Для правильной оценки результатов количественного выявления антител к различным инфекционным агентам необходимо пользоваться принципом парных сывороток (повторение исследования через 2-3 недели и сравнение результатов). Такие исследования дают возможность проанализировать динамику выявления антител и, таким образом, получить необходимую информацию о развитии инфекционного процесса. Четырехкратное нарастание антител за 2-3 недели свидетельствует о развитии инфекции.

Именно для того, чтобы была возможность провести такие парные исследования и нужны количественные результаты ИФА.

Традиционный путь определения острой инфекции - выявление в сыворотке крови IgM. Современные диагностические тест - системы позволяют выявлять кроме IgM другие ранние антитела, такие как: 1) IgG к предранним белкам вирусов и 2) низкоавидные IgG. Причем IgG к предранним белкам вирусов являются маркерами как первичной острой инфекции, так и рецидива (обострения хронической инфекции) и реинфекции, т.е. всех вариантов острой инфекции, в отличие от IgM, вырабатывающихся, как правило, только при первичной инфекции.
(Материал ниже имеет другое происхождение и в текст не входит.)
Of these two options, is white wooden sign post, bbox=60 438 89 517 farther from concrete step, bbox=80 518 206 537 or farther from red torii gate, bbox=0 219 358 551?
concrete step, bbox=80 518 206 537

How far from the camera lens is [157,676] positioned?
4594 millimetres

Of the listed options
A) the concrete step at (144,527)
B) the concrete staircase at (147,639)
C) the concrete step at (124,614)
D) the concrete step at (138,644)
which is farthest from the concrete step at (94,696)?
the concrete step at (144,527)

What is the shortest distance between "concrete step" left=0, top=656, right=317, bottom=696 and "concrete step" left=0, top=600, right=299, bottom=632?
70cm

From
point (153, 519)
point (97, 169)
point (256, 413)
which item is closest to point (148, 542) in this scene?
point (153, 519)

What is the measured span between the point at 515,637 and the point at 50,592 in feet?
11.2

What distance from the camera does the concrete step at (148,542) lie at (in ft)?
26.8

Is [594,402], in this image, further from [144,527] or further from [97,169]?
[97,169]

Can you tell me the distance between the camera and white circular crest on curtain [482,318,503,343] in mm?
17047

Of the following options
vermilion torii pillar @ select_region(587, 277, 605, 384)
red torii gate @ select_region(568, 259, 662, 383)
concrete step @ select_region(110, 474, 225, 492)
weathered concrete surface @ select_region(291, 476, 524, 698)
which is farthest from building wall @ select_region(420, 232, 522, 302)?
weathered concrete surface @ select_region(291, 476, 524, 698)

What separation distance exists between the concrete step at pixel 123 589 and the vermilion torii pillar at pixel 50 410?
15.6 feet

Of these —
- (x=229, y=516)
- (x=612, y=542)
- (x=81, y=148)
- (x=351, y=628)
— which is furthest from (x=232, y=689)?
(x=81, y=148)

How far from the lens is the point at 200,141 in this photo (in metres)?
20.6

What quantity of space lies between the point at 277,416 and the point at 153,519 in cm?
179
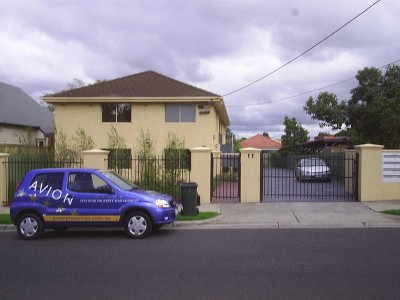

Полимеразная цепная реакция

Введение в практику медицинской микробиологии молекулярных методов диагностики стало, безусловно, знаменательным событием, так как оно радикально расширило возможности изучения патогенеза заболеваний, принципиально усовершенствовало диагностику и даже обозначило новые подходы к лечению. Всё более распространённым становится метод молекулярной диагностики, основанный на ПЦР, дающей оптимальное сочетание высокой чувствительности и специфичности.

Молекулярная диагностика, вообще, и ПЦР в частности, основаны на определении наличия в исследуемом образце специфических нуклеиновых кислот, чаще всего ДНК.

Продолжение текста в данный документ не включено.